La nature des désirs. Théories et pratiques locales de la sexualité légitime au XVIIIe siècle
Intervention dans le panel Die «natürliche» Liebe. Elitevorstellungen und lokale Praktiken (1700-1850) [Panel #15]
«Queer - Vielfalt ist unsere Natur», proclame le titre de l’exposition actuelle au Musée d’histoire naturelle de Berne (9. April 2021 - 10. April 2022). Au moins depuis le Bas Moyen Âge, théologiens, philosophes et intellectuels de diverses couleurs essaient désespérément d’ancrer le désir sexuel et l’amour dans une certaine vision de la nature, implicitement dans le but de définir ce qui est légitime et ce qui est proscrit dans le domaine de l’érotisme. Si cette référence obligée a servi à définir dans la pensée théologique moderne une série de graves «péchés contre nature», depuis le XVIIIe siècle elle a été utilisée - par exemple dans la littérature pornographique - pour légitimer de nouvelles pratiques du plaisir ou de nouvelles conceptions de l’amour.
En même temps, dans la pratique administrative, les «enfants naturels» sont ceux qui ont été conçus en dehors du mariage; en ce sens la sexualité naturelle échapperait en quelque sorte à la civilisation, c’est-à-dire aux normes religieuses et civiles imposées depuis le XVIe siècle comme conditions d’accès aux rapports légitimes.

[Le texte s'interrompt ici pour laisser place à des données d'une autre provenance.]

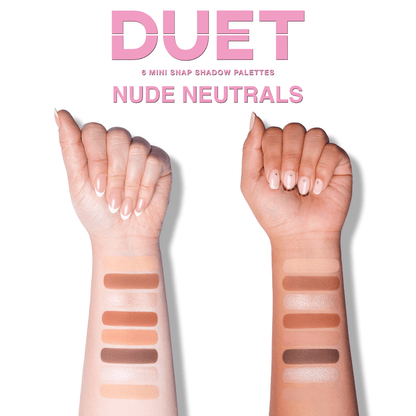 Duet Mini Eyeshadow Palettes - Festievibes Cosmetics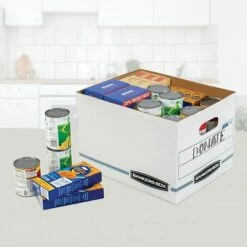 Bankers Box Easylift Corrugated File Storage Boxes, Lift-Off Lid, Letter/Letter Size, White/Blue, 12/Ct (0006301) 12 Bankers Box Easylift Corrugated File Storage Boxes, Lift-Off Lid, Letter/Letter Size, White/Blue, 12/Ct (0006301) -STAPLES Sales sp165492730 sc7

Cette présentation essaie de comprendre comment des concepts différents de nature sont utilisés pour définir les confins de la sexualité acceptable, en comparant les réflexions des savants aux pratiques concrètes dans les communautés de la Suisse romande du XVIIIe siècle. Les contradictions entre les différentes définitions ouvrent des marges pour de nouvelles expériences sexuelles, en encourageant de nouvelles pratiques qui, même dans les couches paysannes, n’ont rien de naturel, mais sont toujours encadrées dans des structures sociales et culturelles particulières et définissent des «cultures sexuelles» spécifiques.